Der Jahresrückblick 2023 der Aichacher Zeitung
Veröffentlicht am 11.01.2023 11:35

Nicht nur angesichts der hohen Zahl von pflegenden Angehörigen, gerne als "der größte Pflegedienst" bezeichnet, hat das Thema Brisanz: Bayerns Gesundheits- und Pflegeminister Klaus Holetschek hat zu Beginn des neuen Jahres die Bundesregierung aufgefordert, 2023 zum "Jahr der Pflegereform" zu machen. Er fordert, Pflegebedürftige finanziell zu entlasten.

Der Hintergrund: Kranke und pflegebedürftige Menschen verbringen viel Zeit zu Hause, sie brauchen Wärme und Strom, deren die Kosten sind enorm (geworden). Dazu kommen weitere Preissteigerungen etwa für Hilfsmittel, Pflegeprodukte oder spezielle Lebensmittel.

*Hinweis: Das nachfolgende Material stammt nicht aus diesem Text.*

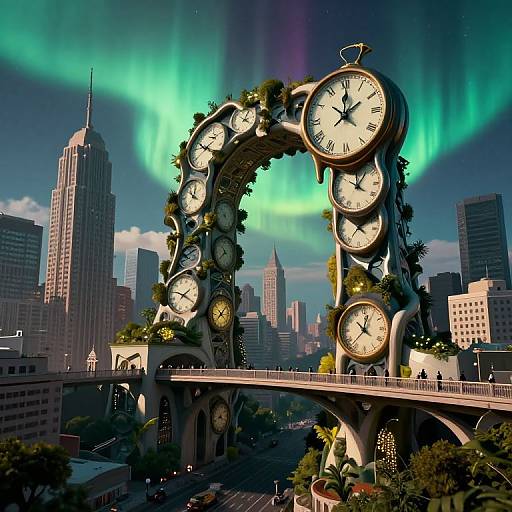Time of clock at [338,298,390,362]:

Mit spitzem Stift rechnen müssen aber nicht nur die Betroffenen, auch die Pflegedienste. Diesen ständigen Spagat schildert Edeltraud Peter, Leiterin der Awo-Sozialstation in Altomünster. Sie habe, wie andere ambulante Pflegekräfte auch, stets im Hinterkopf, wirtschaftlich arbeiten zu müssen. Leistungen in der Hauswirtschaft etwa seien "mies gegenfinanziert." Ein Besuch zum Duschen solle zwanzig Minuten dauern, nennt sie ein Beispiel aus der Pflege. Doch Ältere seien nicht immer schnell, ausziehen dauert länger, dann wird dies oder jenes noch vermisst und dann sei da endlich jemand zum Ratschen da... Aber dafür habe sie eigentlich gar keine Zeit. "Wir stehen immer unter Zeit- und Wirtschaftsdruck", sagt sie. Sie weiß genau, dass der eine oder die andere, seit 6 Uhr morgens auf den Awo-Besuch um 10 Uhr warte. Zuweilen gehe ihr folgender Satz unter die Haut: "Heut seid's aber spät dran." Verspätung komme vor, aber gerade Demente verlören das Zeitgefühl.

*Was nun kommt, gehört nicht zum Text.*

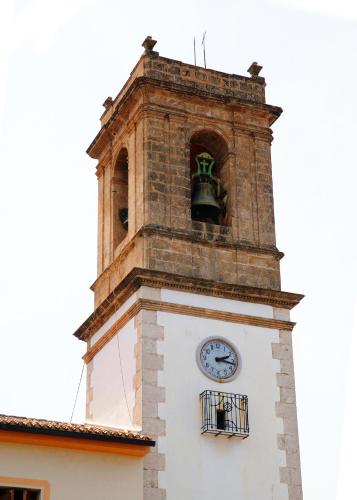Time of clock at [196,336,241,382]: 2:16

Essenziell für ihre Arbeit sei Vertrauen. "Wir Pflegekräfte überschreiten eigentlich ständig Grenzen", sagt sie. Da betrete man das Schlafzimmer, müsse sich zuweilen ins Ehebett knien, um den Pflegebedürftigen raushieven zu können und dann fordere man den Menschen auch noch auf, sich auszuziehen, damit man ihn duschen könne, schildert sie. "Im Pflegeberuf gibt's keine Standards, du brauchst ein Gespür für Menschen, das musst lernen, sonst gehst unter", sagt die zupackende Frau mit der langjährigen Berufserfahrung.

Was ihr Sorgen bereitet: Junge würden sich kaum noch für einen Beruf in der Pflege entscheiden. "Wie soll das gehen?", fragt sie sich angesichts dieses Missverhältnisses. "Die Gesellschaft wird immer älter und die Fachkräfte in der Pflege werden immer weniger..." Und, ja, sie müsse auch Fälle ablehnen oder "in ganz schlimmen Zeiten" Besuche, die nicht ganz dringend sind, absagen.

Was sie sich wünscht? Eine Lobby für pflegende Angehörige, die einen 24-Stunden-Job übernommen haben. Eine "echte Wahlmöglichkeit" zwischen: Bleibe ich daheim und kümmere mich Kinder wie Großeltern oder gehe ich Geld verdienen?

Peters Leitsatz für Diskussionen und Reformen zum Thema: "Eine Gesellschaft muss sich daran messen lassen, wie sie mit ihren Alten umgeht."